QCD matter at a finite magnetic field and nonzero chemical potential

We construct a hybrid equation of state (EoS) by smoothly interpolating the EoS in the hadron resonance gas at low temperatures to that in the ideal parton gas at high temperatures, and employ it to study the properties of the quantum chromodynamics (QCD) matter at a finite magnetic field and nonzero chemical potential. We find that dimensionless observables such as the entropy density $s/T^3$, the pressure $P/T^4$, the energy density $\varepsilon/T^4$, the trace anomaly $Δ= (\varepsilon - 3P)/T^4$, and the specific heat at constant volume $C_V/T^3$ are sensitive to both finite magnetic field and chemical potential.
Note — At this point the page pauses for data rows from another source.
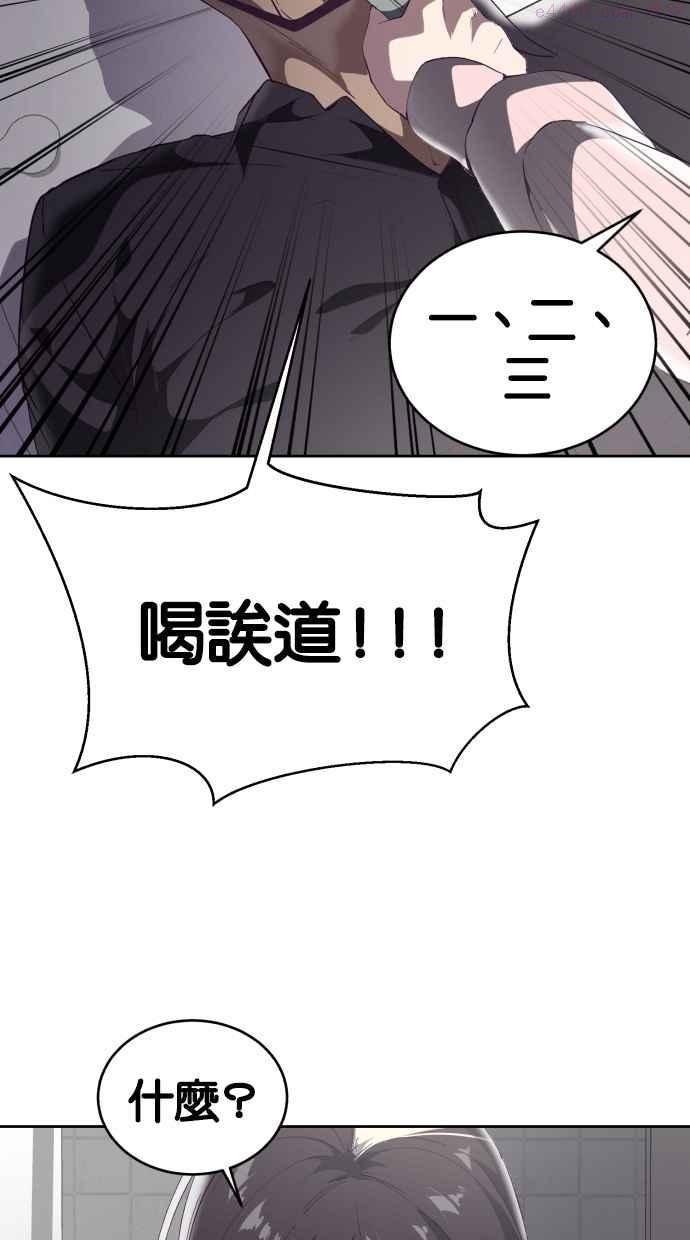 死神少爷一口气看完漫画,[第111话] 浪子95图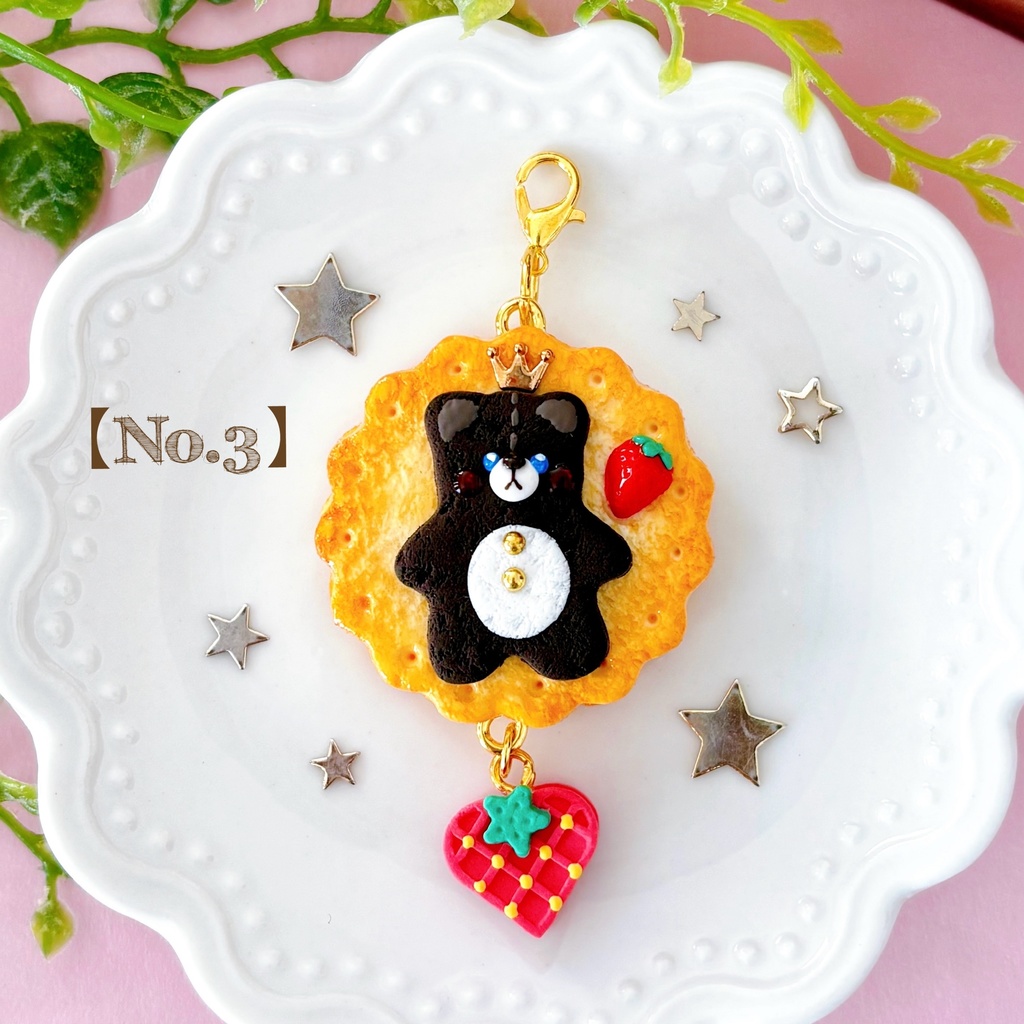 くまさんビスケットサンド チャーム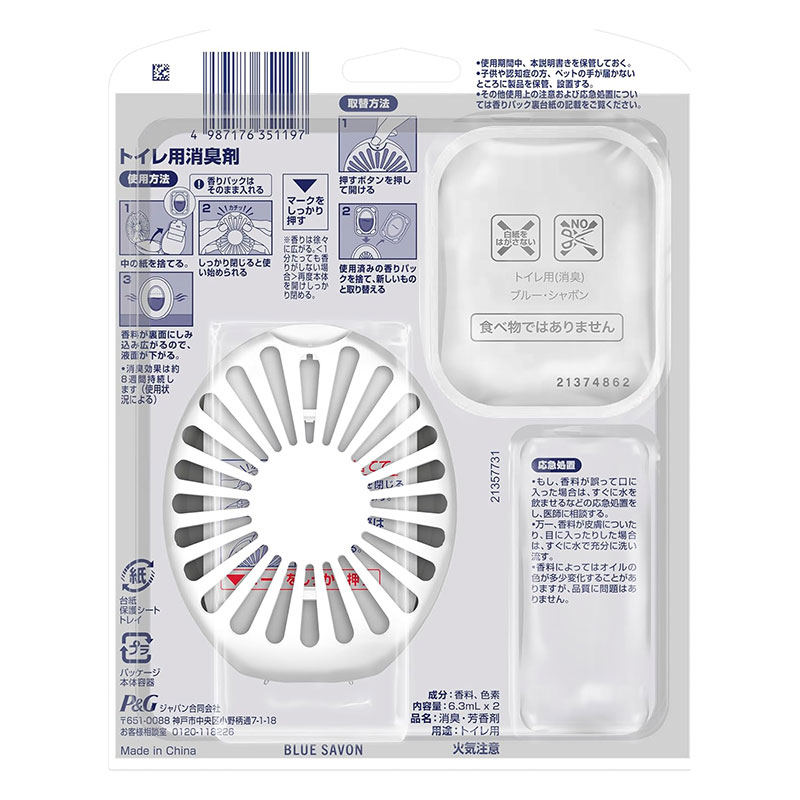 ファブリーズ トイレ用 ブルー・シャボン 2回分(本体+詰替)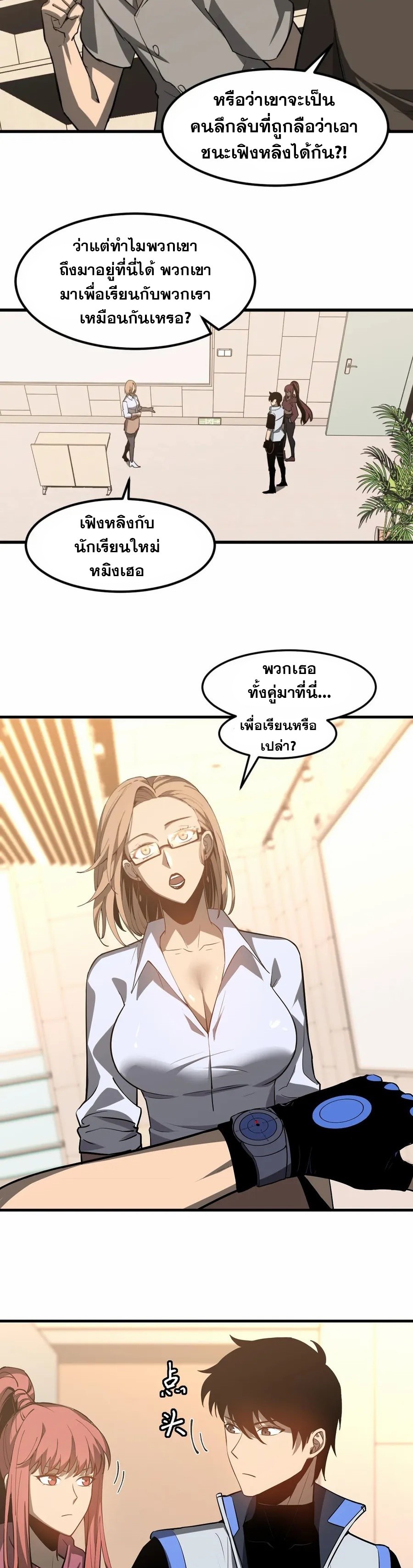 Super Evolution ตอนที่ 120 หน้า 6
As the chemical potential increases from zero, these quantities rise in both the hadronic and quark-gluon plasma phases. In contrast, introducing a magnetic field suppresses them at low temperatures but enhances them at high temperatures. Furthermore, nonzero chemical potential and magnetic field introduce nontrivial modifications to the squared speed of sound $c_s^2$. Both effects increase $c_s^2$ close to the critical temperature while reducing it at lower temperatures. When the chemical potential and magnetic field are present simultaneously, their influences superimpose, leading to more intricate changes in the thermodynamic behavior. Finally, we compare our results with the lattice QCD data for the quadratic fluctuations of conserved charges and their correlations. The model successfully reproduces the temperature dependence of these observables at $eB=0$ and 0.04 GeV$^2$. However, at the stronger field strength $eB=0.14$ GeV$^2$, the model underestimates the magnitudes while still capturing the overall temperature trend.